Well, here in Philadelphia, a lot of our normality and identity surround our love and hate relationship with our local sports teams, so we asked Emanuel about the Philadelphia Eagles. Will the coronavirus cancel the upcoming Philadelphia Eagles season?

In short, yes, says Emanuel. (The Philadelphia Eagles did not respond to a request for comment on this story.)

“The last kind of element to come back once the economy starts slowly reopening will be large gatherings of thousands of people where physical distancing is impossible,” Emanuel tells Philly Mag. “This includes any kind of large gatherings. Conferences. Religious services where people are in large groups — especially megachurches. Concerts. And, yes, major sporting events.”

Nobody can say for sure how many people are going to get sick and die from the coronavirus over the next days, weeks, or months. But experts like Emanuel have a pretty good idea. And they also know that once the coronavirus seems to most of us that it has gone away, there will be a resurgence.

Emanuel went through some basic math with us.

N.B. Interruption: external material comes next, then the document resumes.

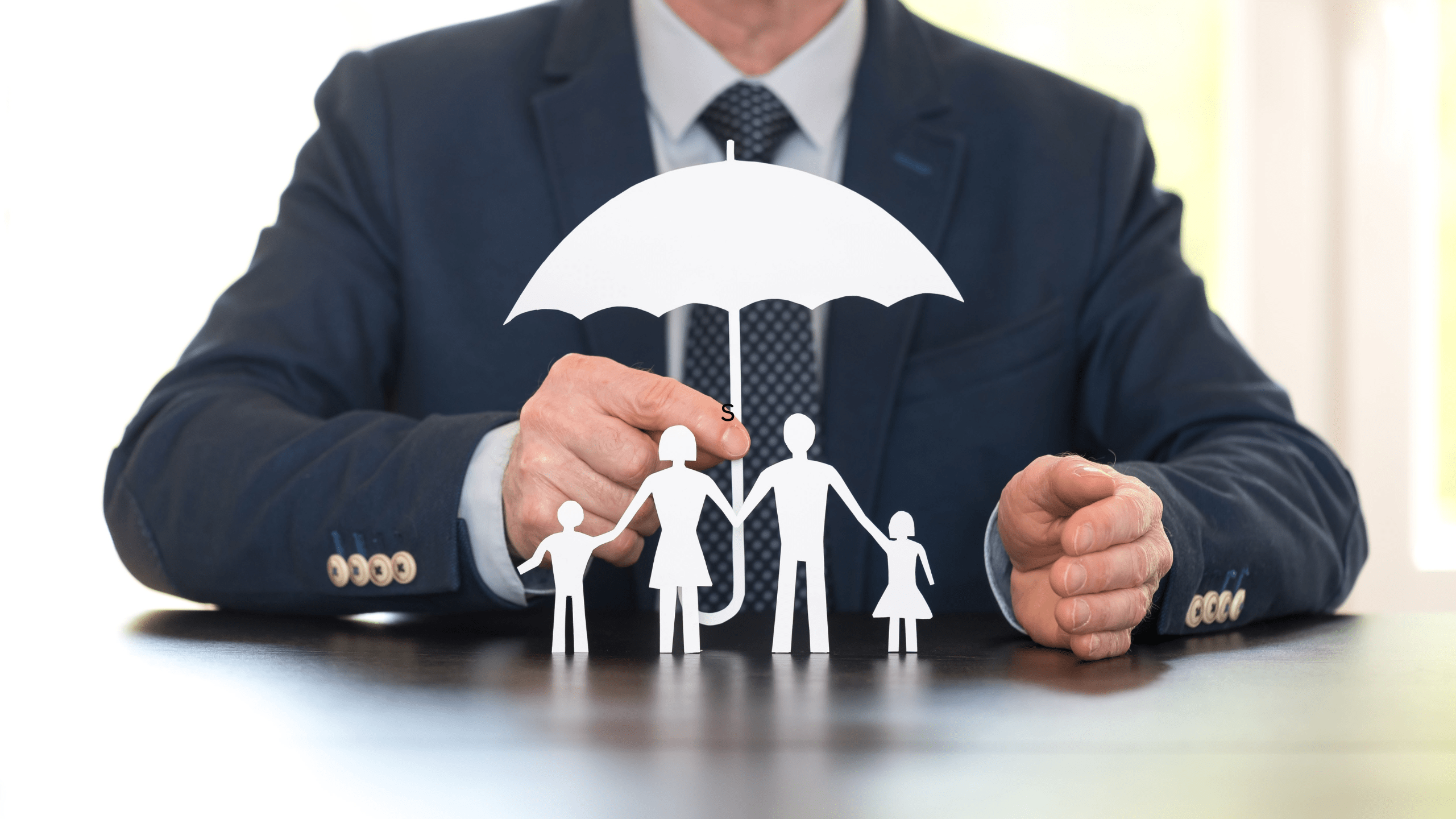 Atlanta Area Property and Management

His starting point was a conservative assumption that one percent of the population could be carrying the coronavirus by the fall, when the Eagles season would normally be in full swing. Naturally, every seat in the stadium would be full, and capacity is about 67,000 people. That means that about 670 people in the jam-packed stadium would be carrying the coronavirus.

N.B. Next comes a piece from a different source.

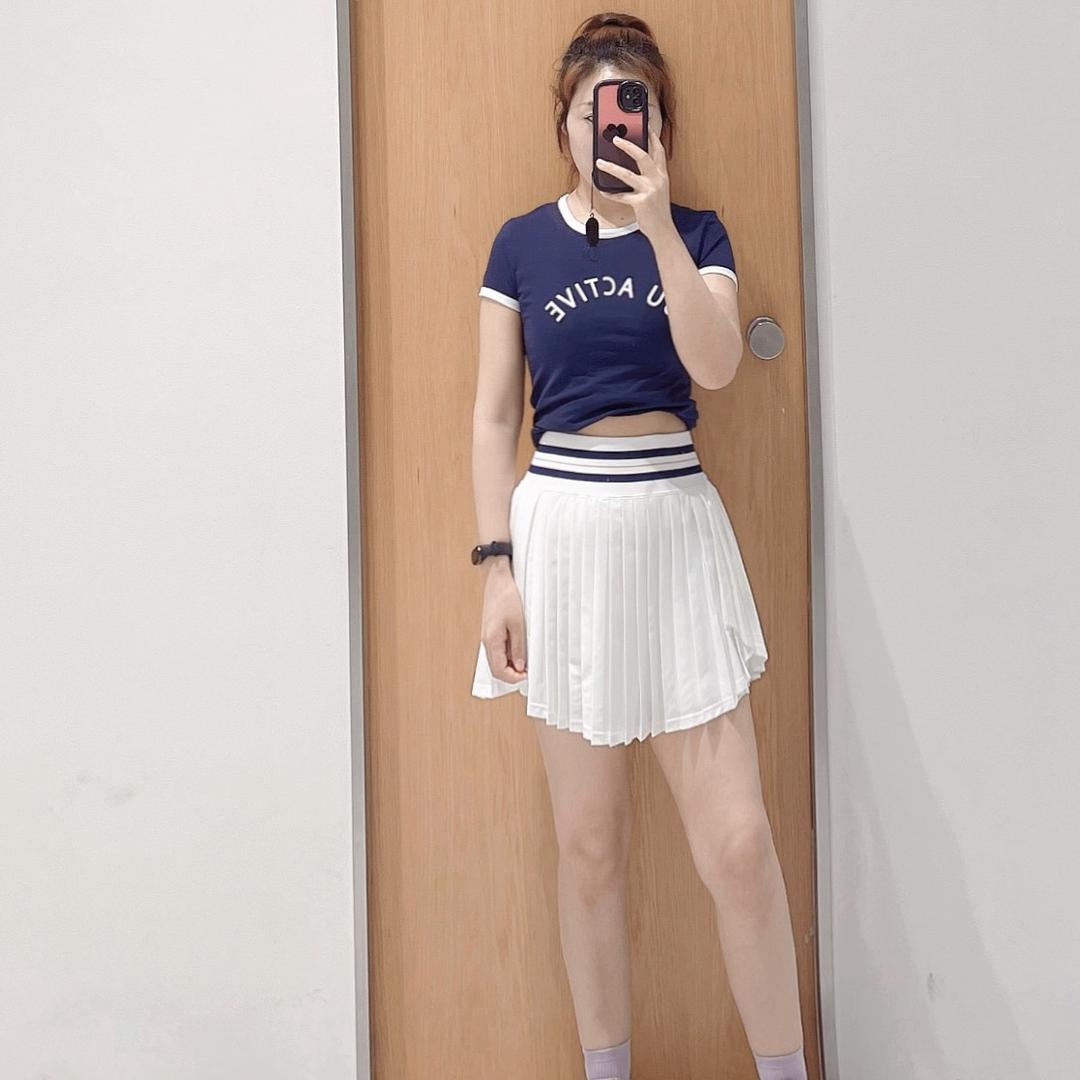 坦然自若∽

“Think about how many people you might interact with inadvertently in a situation like that,” Emanuel says. “It would be the perfect petri plate. It could generate thousands of new cases.”

But what if we took the fans out of the equation and held games without live spectators? After all, plopped down in front of the big screen at our neighborhood bar with a cold one in our hands is not a bad way to watch the game.

“That could be a more likely scenario,” observes Emanuel. “But then you would have to isolate the teams. You would have to test all of them, and you’d have to isolate them for the entire season.”

Well, that doesn’t sound like much fun for anybody.

“This is not a situation where we talk about what we wish for,” Emanuel says. “We need to say what is likely to happen. We have to face the public health reality. It doesn’t warm my heart to say any of this.”